Novamente o diálogo foi aberto na Semana de Liberdade e Alteridade do ITB Brasílio Flores de Azevedo. O evento aconteceu nos dias 17, 18 e 19 de outubro de 2016. Os alunos puderam escolher quais atividades queriam participar, ocorreram saraus, sessões de cinema, oficinas, mesas-redondas e palestras sobre racismo; direitos da pessoa com deficiência; machismo e LGBTfobia.

Para Joyce Ellen Nery Teles, aluna do 1º ano do Curso Técnico em Informática, a Semana de Liberdade e Alteridade “mostra que atualmente há um grande individualismo entre as pessoas, seja por cor, seja por gênero, porque as pessoas estão se dividindo muito por causa da aparência, do que elas são por fora e não por dentro, precisamos ver a pessoa por dentro e não pela aparência”.

“É uma revolução na escola porque abre a mente dos alunos e dos professores, pois mostra a realidade nos dias de hoje, aborda temas que são necessários falar hoje, porque muita gente não aceita pessoas negras e LGBTs. Todas as escolas deveriam ter a Semana de Liberdade e Alteridade”, disse Victória de Oliveira Rosário, aluna do 1º ano do Curso Técnico em Edificações.

Emily Iaritsa da Silva, aluna do 1º ano do Curso Técnico em Edificações, “essa Semana deveria acontecer em todas as escolas porque mostra o que estamos vivendo hoje, as pessoas com preconceito imenso sobre tudo que está acontecendo, acho que ter essa semana é o novo”.

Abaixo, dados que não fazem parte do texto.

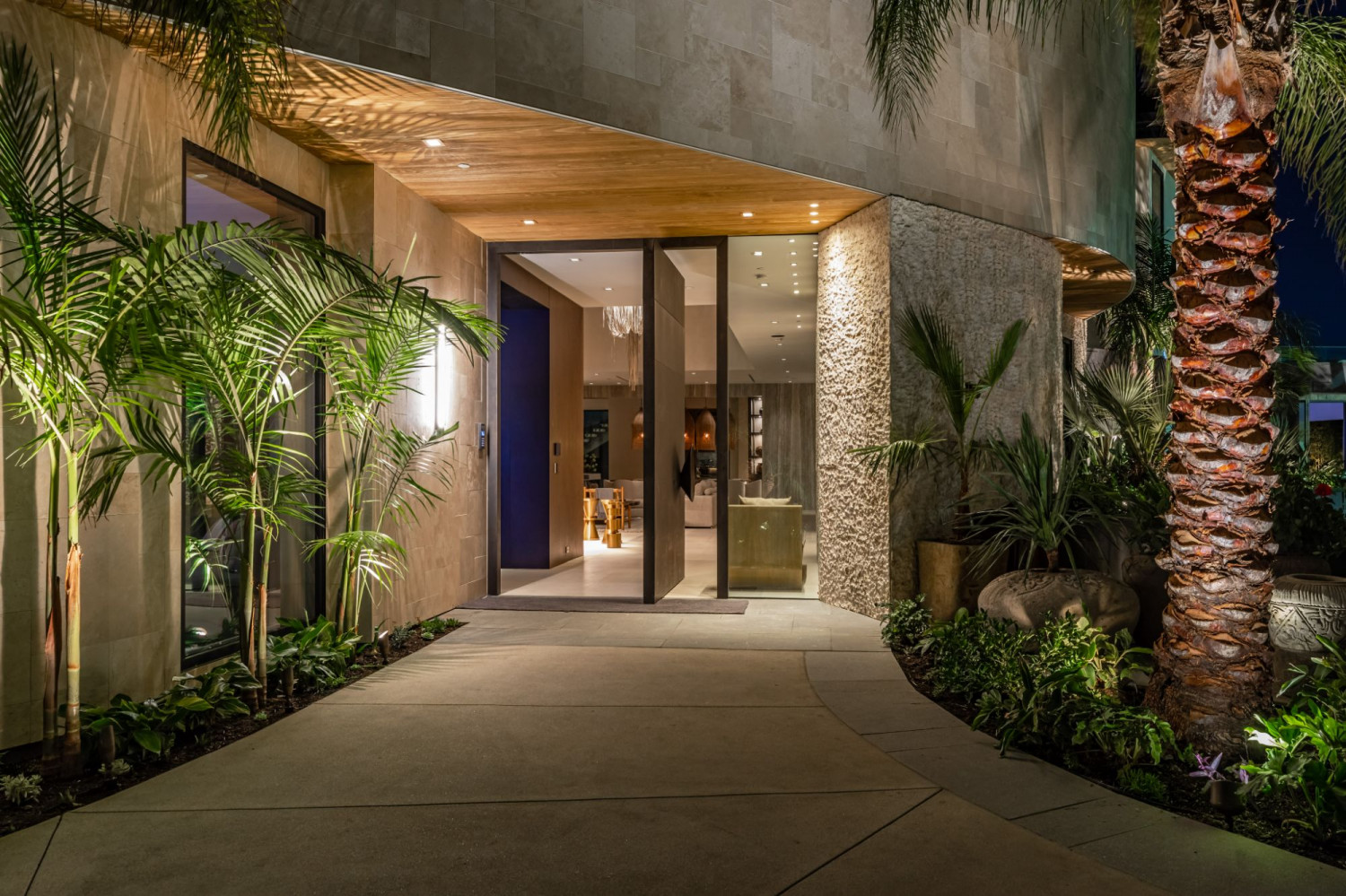 Modern Beverly Hills home with clean architectural lines, floor-to-ceiling glass, and luxury landscaping.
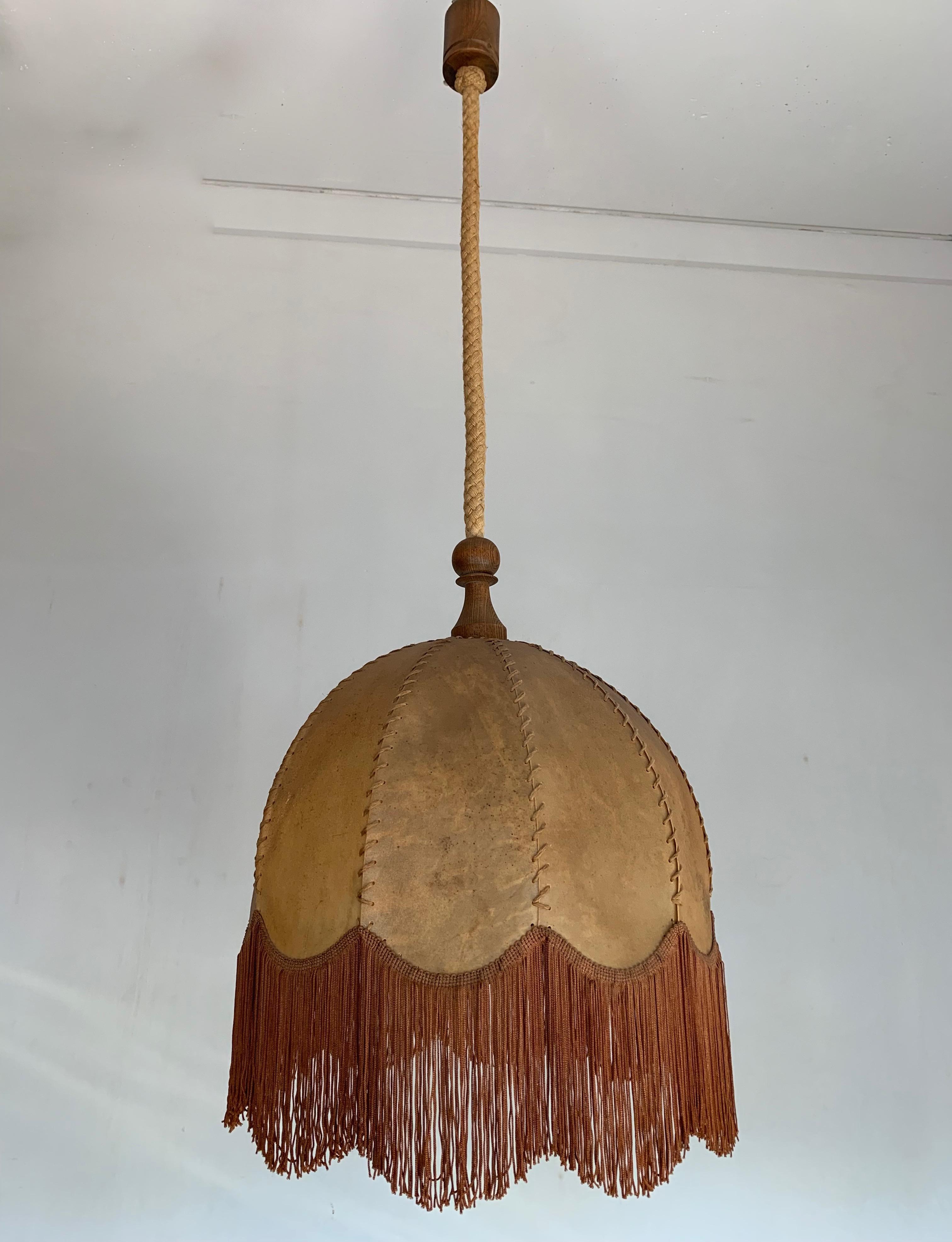 Beautiful shape and excellent condition pendant.

This early 20th century leather pendant comes with the original rope and ceiling cap. The shape, the color and the effect of the light shining through the natural hide make this pendant a real joy to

“Chamamos de Semana de Liberdade e Alteridade, ‘alter’ significa o outro, é um olhar o outro nas suas diferenças, nós não somos iguais, a mulher não é igual ao homem, ela engravida, então ela tem outra necessidade quando vira mãe, o homem dentro de uma carreira profissional não iria precisar de uma licença maternidade, nesse sentido que tentamos despertar essa alteridade, é olhar a necessidade do negro dentro da sociedade, da mulher negra, da questão LGBT”, disse professora de Sociologia Amanda Marchioreto, que complementou dizendo que os alunos “não são obrigados apresentar nada, eles apresentam aquilo que eles sentem vontade de discutir dentro de alguns eixos temáticos propostos: combate à LGBTfobia, combate ao racismo, combate ao machismo e a questão dos direitos da pessoa com deficiência e a da inclusão”.